EXERCISE: Extract every line of the data below and reproduce each one verbatim, with no changes.

RECORDS PROVIDED start

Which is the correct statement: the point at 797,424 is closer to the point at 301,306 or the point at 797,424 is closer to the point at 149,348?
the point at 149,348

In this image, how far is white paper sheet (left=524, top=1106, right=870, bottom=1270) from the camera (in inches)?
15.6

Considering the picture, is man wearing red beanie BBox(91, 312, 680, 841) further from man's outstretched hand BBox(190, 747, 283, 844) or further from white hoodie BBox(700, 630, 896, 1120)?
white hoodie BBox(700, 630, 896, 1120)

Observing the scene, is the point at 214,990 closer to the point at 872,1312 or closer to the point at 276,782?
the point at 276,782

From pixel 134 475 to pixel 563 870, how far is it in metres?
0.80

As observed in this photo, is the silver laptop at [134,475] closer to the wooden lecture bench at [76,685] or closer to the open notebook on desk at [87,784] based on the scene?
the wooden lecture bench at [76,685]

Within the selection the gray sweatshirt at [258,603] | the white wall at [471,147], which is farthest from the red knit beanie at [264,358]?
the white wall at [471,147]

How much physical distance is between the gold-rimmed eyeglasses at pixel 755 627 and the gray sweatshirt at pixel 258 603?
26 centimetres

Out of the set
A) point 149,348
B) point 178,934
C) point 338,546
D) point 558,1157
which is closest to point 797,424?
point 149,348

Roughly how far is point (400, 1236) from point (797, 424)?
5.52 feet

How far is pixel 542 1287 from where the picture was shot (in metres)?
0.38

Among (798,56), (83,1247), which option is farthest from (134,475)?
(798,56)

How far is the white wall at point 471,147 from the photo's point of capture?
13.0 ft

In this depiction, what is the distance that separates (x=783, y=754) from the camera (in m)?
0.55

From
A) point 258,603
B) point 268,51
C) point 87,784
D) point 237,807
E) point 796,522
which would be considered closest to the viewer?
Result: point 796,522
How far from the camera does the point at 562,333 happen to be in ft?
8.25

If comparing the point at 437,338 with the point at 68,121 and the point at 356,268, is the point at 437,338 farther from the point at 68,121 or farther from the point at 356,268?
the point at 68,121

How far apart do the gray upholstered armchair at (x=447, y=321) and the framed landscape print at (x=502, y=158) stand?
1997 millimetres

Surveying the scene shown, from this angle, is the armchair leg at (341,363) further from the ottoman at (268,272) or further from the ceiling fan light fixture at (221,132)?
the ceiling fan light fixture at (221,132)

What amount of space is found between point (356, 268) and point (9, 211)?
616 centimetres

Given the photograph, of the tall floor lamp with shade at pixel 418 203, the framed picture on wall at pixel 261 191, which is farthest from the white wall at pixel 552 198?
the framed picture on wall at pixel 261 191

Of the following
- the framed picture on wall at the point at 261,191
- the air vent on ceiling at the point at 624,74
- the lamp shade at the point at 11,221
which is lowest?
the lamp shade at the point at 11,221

RECORDS PROVIDED end

WRITTEN SOLUTION:
Which is the correct statement: the point at 797,424 is closer to the point at 301,306 or the point at 797,424 is closer to the point at 149,348?
the point at 149,348

In this image, how far is white paper sheet (left=524, top=1106, right=870, bottom=1270) from the camera (in inches)?
15.6

Considering the picture, is man wearing red beanie BBox(91, 312, 680, 841) further from man's outstretched hand BBox(190, 747, 283, 844) or further from white hoodie BBox(700, 630, 896, 1120)?
white hoodie BBox(700, 630, 896, 1120)

Observing the scene, is the point at 214,990 closer to the point at 872,1312 or closer to the point at 276,782?
the point at 276,782

From pixel 134 475 to pixel 563 870, how far is it in metres?
0.80

As observed in this photo, is the silver laptop at [134,475] closer to the wooden lecture bench at [76,685] or closer to the open notebook on desk at [87,784] based on the scene?
the wooden lecture bench at [76,685]

Within the selection the gray sweatshirt at [258,603] | the white wall at [471,147], which is farthest from the red knit beanie at [264,358]?
the white wall at [471,147]

How much physical distance is between the gold-rimmed eyeglasses at pixel 755 627 and the gray sweatshirt at pixel 258 603?
26 centimetres

Out of the set
A) point 149,348
B) point 178,934
C) point 338,546
D) point 558,1157
which is closest to point 797,424?
point 149,348

Roughly how far is point (400, 1236) from point (797, 424)?
5.52 feet

How far is pixel 542 1287 from where the picture was shot (in metres)?
0.38

Among (798,56), (83,1247), which option is farthest from (134,475)?
(798,56)

How far is the white wall at point 471,147 from the photo's point of capture?
13.0 ft

In this depiction, what is the distance that separates (x=783, y=754) from the camera (in m)?
0.55

From
A) point 258,603
B) point 268,51
C) point 87,784
D) point 237,807
E) point 796,522
which would be considered closest to the viewer?
Result: point 796,522
How far from the camera does the point at 562,333 happen to be in ft?
8.25

If comparing the point at 437,338 with the point at 68,121 and the point at 356,268, is the point at 437,338 farther from the point at 68,121 or farther from the point at 356,268?
the point at 68,121

How far apart do the gray upholstered armchair at (x=447, y=321) and the framed landscape print at (x=502, y=158) stand?
1997 millimetres

Surveying the scene shown, from this angle, is the armchair leg at (341,363) further from the ottoman at (268,272) or further from the ceiling fan light fixture at (221,132)?
the ceiling fan light fixture at (221,132)

What amount of space is found between point (356, 268) and point (9, 211)?
616 centimetres

Given the photograph, of the tall floor lamp with shade at pixel 418 203, the framed picture on wall at pixel 261 191, which is farthest from the white wall at pixel 552 198?
the framed picture on wall at pixel 261 191

Of the following
- the framed picture on wall at the point at 261,191
- the air vent on ceiling at the point at 624,74
- the lamp shade at the point at 11,221
which is lowest?
the lamp shade at the point at 11,221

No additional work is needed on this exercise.